We conclude that while some details of the lineup may have been slightly
suggestive, as a whole it was not impermissibly so. Appellant's fifth and seventh points of
error are overruled.
Even under circumstances where a lineup constitutes an impermissibly suggestive
pre-trial identification, "identification testimony will be admissible if the indicia of reliability
outweigh the apparent corrupting effect of the unnecessarily suggestive pre-trial
occurrence." Harris v. State, 827 S.W.2d 949, 959 (Tex. Crim. App. 1992). In making a
determination regarding whether a suggestive lineup created a substantial likelihood of
misidentification, we consider several factors, including but not limited to: (1) the witness's
opportunity to observe the criminal act; (2) any discrepancy between the pre-lineup
description and the defendant's actual appearance; (3) whether the witness identified
another individual prior to the allegedly illegal lineup; (4) prior identification of the accused
by the witness or failure to identify the accused prior to the suggestive lineup; and (5) the
amount of time between the crime and the illegal lineup. Barley, 906 S.W.2d at 35 n.8.
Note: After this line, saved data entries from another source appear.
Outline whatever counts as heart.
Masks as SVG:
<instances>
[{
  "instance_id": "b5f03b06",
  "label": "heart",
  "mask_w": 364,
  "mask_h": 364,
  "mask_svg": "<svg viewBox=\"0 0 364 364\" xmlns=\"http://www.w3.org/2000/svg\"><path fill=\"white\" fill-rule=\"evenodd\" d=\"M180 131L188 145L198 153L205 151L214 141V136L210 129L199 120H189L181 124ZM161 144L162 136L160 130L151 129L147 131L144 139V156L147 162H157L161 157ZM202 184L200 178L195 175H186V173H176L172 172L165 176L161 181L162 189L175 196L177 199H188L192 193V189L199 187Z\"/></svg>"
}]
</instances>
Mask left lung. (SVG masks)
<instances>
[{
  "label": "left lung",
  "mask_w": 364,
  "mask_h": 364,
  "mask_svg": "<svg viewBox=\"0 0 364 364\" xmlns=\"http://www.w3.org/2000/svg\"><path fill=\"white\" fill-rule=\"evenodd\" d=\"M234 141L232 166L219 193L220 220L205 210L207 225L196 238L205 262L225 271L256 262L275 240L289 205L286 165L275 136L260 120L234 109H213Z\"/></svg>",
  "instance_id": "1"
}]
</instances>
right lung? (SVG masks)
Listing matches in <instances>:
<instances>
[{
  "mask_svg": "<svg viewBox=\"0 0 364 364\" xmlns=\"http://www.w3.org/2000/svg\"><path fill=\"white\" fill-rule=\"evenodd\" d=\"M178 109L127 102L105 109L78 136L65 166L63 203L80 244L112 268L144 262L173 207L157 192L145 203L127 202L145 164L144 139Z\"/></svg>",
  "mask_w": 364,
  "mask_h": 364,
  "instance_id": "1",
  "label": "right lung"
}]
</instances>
Each victim described viewing appellant during the robberies, in daylight, from only
a few feet away. Appellant fits within the descriptions given to police at the scene, and
none of the witnesses ever identified another individual as the perpetrator, nor hesitated
in their identification of appellant. Two of the witnesses identified appellant within days of
the robberies; the third identified him just a few weeks later. Moreover, at the time of the
trial, all three witnesses testified that they were positive that appellant was the perpetrator
based on their recollections of the robbery and not just from the lineup, and all three were
able to identify specific cosmetic differences in appellant's appearance from the time of the
robberies to the time of trial. Weighing these considerations against the slight suggestive
aspects of the pre-trial lineup, we conclude that the in-court identifications are reliable (3)
and
that appellant has not met his burden. Appellant's sixth and eighth points of error are
overruled.
The judgment of the trial court is affirmed.
FEDERICO G. HINOJOSA
Justice
Do not publish. See Tex. R. App. P. 47.2(b).
Memorandum Opinion delivered and filed
this the 28th day of September, 2006.
1. Both indictments were tried at the same time and before the same jury. On appeal, appellant raises
the same issues and makes identical arguments regarding each case. Accordingly, we address both appeals
in one opinion.
2. Appellant testified that he never left his motel room on April 5, 2004.
3. In his first and second points of error, appellant attempts to challenge the legal and factual
sufficiency of the evidence. However, in his argument appellant only challenges the evidence regarding his
identification. Specifically, appellant challenges the credibility of the testimony establishing his identification.
We have already discussed the reliability of the identifications of appellant by the complaining witnesses. Any
further evaluation of the credibility of the witnesses is strictly within the province of the jury. See Johnson v.
State, 23 S.W.3d 1, 9 (Tex. Crim. App. 2000). Appellant has otherwise failed to identify how the evidence is
legally and factually insufficient. See Tex. R. App. P. 38.1(h). Appellant's first and second points of error are
overruled. See Tex. R. App. P. 47.1.